What is VENOM?
On 13 May 2015 (this Wednesday) a security vulnerability was publicized under the name VENOM. In the Common Vulnerabilities and Exposures system, this is registered as CVE-2015-3456.
This vulnerability concerns certain hypervisors such as Qemu/KVM. Hypervisors are used in virtualized IT environments—such as SWITCHengines—to run virtual machines. On the one hand, the hypervisor emulates an environment that looks to the "guest" like a real machine where the guest has full control over the (virtual) hardware. On the other hand, the hypervisor must ensure that different "guests" (VMs) are isolated from each other and from the "real" (physical) host that those VMs run on.
VENOM is an error (basically buffer overflow/insufficient bounds checking) in the emulation part, specifically the emulation of floppy disk drives. The error allows the guest to write into the hypervisor process's memory space. This can easily be used to crash the hypervisor. Past experience shows that, with some additional work, this type of vulnerability can be used to "break out" of the hypervisor process and perform actions with the privilege level of that process. Hypervisor processes run as root (the super-user) on most systems including ours. So a clever exploit of this bug could allow an attacker to completely take over control of the host.
Fixing the Problem: Reboot all VMs?
In order to protect SWITCHengines users (and our infrastructure) against these possible attacks, we installed fixed software versions of the hypervisor we use (the Ubuntu qemu-system-x86 package). Fortunately these fixed packages became available on the same day that the vulnerability was published, and we had them installed on all our systems the next morning (14 May 2015).
But what to do with the hypervisor processes that were already running? There were more than 500 of those, one for each active customer instance/VM. In an article about VENOM and OpenStack, the authors claim that "a reboot or suspend/resume [of all customer VMs] is required in order for this fix to apply". Ouch! So we need to reboot or interrupt all these 500 VMs of our customers?
If you have a long-running VM on SWITCHengines, you will notice that it was not rebooted or suspended this week. And yet, it now runs under a fresh (and patched) hypervisor. You may have noticed a short period where the VM was running slowly and/or with limited network connectivity.

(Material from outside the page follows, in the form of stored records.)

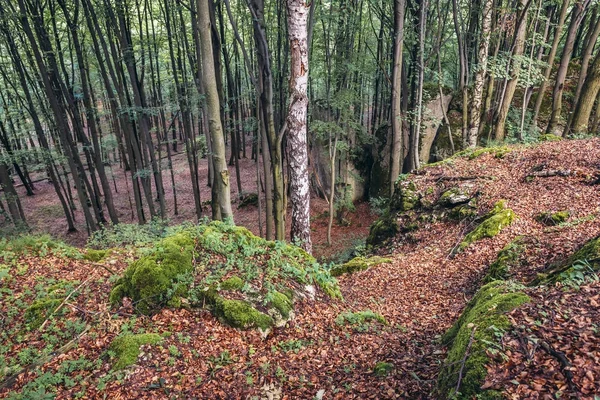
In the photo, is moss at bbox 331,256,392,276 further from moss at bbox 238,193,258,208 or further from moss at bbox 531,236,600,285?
moss at bbox 238,193,258,208

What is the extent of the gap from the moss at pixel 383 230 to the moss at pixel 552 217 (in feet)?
11.7

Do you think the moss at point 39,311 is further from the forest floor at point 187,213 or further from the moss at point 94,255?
the forest floor at point 187,213

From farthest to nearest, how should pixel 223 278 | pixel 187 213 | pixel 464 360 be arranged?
pixel 187 213, pixel 223 278, pixel 464 360

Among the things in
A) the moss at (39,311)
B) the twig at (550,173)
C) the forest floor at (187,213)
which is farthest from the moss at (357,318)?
the forest floor at (187,213)

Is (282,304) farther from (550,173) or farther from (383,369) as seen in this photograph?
(550,173)

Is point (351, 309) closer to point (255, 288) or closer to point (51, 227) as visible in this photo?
point (255, 288)

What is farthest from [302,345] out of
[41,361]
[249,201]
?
[249,201]

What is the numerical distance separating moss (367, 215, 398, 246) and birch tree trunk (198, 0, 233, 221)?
5224 millimetres

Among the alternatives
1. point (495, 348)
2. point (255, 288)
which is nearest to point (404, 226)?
point (255, 288)

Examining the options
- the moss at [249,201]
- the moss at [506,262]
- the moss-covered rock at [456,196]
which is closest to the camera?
the moss at [506,262]

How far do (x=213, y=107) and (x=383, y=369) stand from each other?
5.08 metres

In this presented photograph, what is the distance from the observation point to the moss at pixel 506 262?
5258 mm

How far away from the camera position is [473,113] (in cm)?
1186

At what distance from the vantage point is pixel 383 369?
335 centimetres
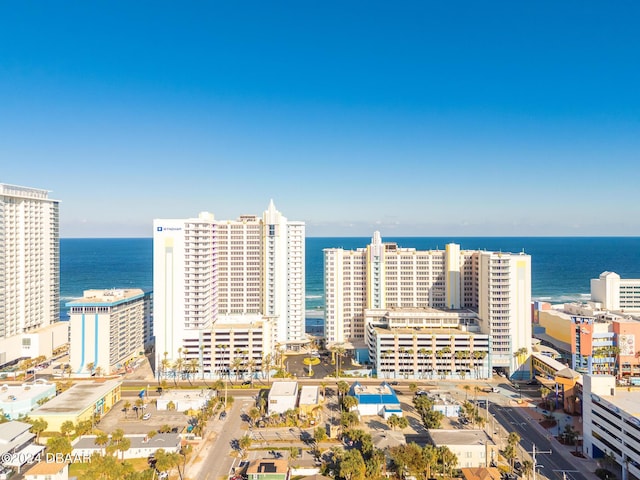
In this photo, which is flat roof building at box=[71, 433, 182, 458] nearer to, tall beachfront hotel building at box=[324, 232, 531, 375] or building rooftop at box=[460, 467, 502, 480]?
building rooftop at box=[460, 467, 502, 480]

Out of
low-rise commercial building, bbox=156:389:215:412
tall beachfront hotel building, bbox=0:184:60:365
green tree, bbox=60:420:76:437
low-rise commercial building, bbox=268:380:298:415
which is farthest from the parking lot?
tall beachfront hotel building, bbox=0:184:60:365

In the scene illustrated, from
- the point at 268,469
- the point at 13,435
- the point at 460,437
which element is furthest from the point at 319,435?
the point at 13,435

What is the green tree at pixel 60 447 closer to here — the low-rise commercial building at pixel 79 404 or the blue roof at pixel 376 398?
the low-rise commercial building at pixel 79 404

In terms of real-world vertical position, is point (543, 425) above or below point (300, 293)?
below

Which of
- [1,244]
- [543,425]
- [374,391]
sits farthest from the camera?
[1,244]

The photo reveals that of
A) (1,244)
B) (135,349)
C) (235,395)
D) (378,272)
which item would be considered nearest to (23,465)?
(235,395)

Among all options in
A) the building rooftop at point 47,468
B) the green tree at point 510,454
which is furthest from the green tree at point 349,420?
the building rooftop at point 47,468

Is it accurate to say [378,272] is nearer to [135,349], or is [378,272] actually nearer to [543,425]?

Live Migration to the Rescue
SWITCHengines is an installation of OpenStack that uses shared storage (implemented using Ceph RBD) for all instances by default. This allows us to transparently move running VMs from one hypervisor host to another. That process is called "live migration". Live migration starts a new hypervisor process on the destination host, transfers the complete state (virtual RAM contents, network interface configuration etc.) from the still-running source hypervisor to the new process, and eventually switches over to the new process. If this seems complicated, yes, it is, but modern hypervisors handle this surprisingly well.
Although live migration is not a function that is directly accessible to SWITCHengines users, our customers do benefit from it, because it allows us (the SWITCHengines operators) to perform various kinds of maintenance on the infrastructure without noticeable impact to them. This has been described quite well—at the time of "Heartbleed", another recent large-scale vulnerability—in a blog post from Google, who also use live migration in their IaaS offering, Google Compute Engine.
Anyway, the VENOM patch is an excellent example for this. We "just" needed to perform a live migration on each of the 500 machines after the new Qemu/KVM packages were installed, and the security problem was fixed completely.
If you noticed any impact due to our live migration orgy this Thursday (14 May), please let us know! Unfortunately we have to expect that similar vulnerabilities will be found in the future, and we want to make sure that SWITCHengines users aren't affected more than absolutely necessary.